In 2019 Taittinger announced that he was handing over the presidency of the family house to his daughter Vitalie; her brother Clovis was named general manager. For Pierre-Emmanuel, the decision to cede control was easy. He had always intended to step down at 65 or 66, ‘and I did it. It can be a disaster for a company when the boss wants to stay too long.’ As he tells it, sharing out the senior positions was no more difficult. The company structure is democratic. ‘No single role is more important than another; every decision is taken by six or seven people. Clovis is running the global business, [chef de cave] Damien [le Sueur] is in charge of production and finance, and Vitalie carries the general spirit of Taittinger.’

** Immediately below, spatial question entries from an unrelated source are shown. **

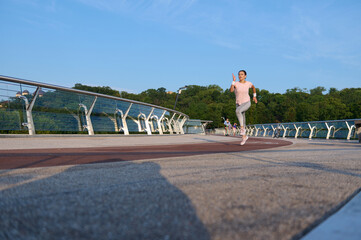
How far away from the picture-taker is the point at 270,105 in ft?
294

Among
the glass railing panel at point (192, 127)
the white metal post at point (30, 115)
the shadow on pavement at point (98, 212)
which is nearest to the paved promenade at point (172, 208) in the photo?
the shadow on pavement at point (98, 212)

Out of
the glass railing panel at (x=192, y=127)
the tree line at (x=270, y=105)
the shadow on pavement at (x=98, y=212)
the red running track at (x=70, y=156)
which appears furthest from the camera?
the tree line at (x=270, y=105)

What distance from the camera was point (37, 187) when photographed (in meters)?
1.62

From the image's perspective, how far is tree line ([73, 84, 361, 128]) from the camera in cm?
6335

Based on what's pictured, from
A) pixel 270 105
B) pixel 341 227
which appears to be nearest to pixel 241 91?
pixel 341 227

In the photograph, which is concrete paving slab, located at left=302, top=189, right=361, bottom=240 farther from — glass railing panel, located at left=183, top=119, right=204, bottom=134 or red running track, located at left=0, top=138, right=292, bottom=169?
glass railing panel, located at left=183, top=119, right=204, bottom=134

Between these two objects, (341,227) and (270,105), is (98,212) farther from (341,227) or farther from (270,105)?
(270,105)

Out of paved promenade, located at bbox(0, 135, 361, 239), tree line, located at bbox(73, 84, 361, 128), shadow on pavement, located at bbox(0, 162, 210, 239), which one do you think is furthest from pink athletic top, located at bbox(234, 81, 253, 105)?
tree line, located at bbox(73, 84, 361, 128)

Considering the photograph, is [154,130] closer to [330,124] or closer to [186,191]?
[330,124]

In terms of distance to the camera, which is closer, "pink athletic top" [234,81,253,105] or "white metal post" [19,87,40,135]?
"pink athletic top" [234,81,253,105]

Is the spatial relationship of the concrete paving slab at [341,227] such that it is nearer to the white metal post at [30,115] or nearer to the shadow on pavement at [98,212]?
the shadow on pavement at [98,212]

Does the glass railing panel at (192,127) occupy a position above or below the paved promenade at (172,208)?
above

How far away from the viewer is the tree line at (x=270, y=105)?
63.3 m

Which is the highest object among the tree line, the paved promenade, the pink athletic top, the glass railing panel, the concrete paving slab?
the tree line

There is trauma in the history of Taittinger: this is a family that almost lost everything
The house sits on solid foundations – literally: it is one of the handful in Champagne to be built on the famous crayères cellars of Reims: 2.5 miles of tunnels hewn out of chalk by the Romans. With nearly 300ha of vineyard in every grand cru, it has some of the biggest holdings in the region and makes some 6m bottles a year, spearheaded by the great blanc de blancs, Comtes de Champagne.
Solid as it appears, there is trauma in the history of Taittinger: this is a family that almost lost everything, and the memory is still raw. The story of the sale of the group to investment firm Starwood, in 2005, and Pierre-Emmanuel’s triumph in buying back the Champagne and wine parts of the business two years later, is well known. ‘When the group was sold, we realised that we had this heritage,’ Vitalie says. ‘The company was part of our identity. That was when we understood the meaning of a family company.’ When their father’s bid to buy back the company was successful, she and Clovis asked him if they could come and work with him. ‘Every day we consider how lucky we are,’ she says. ‘We’ve never been as strong as we are today.’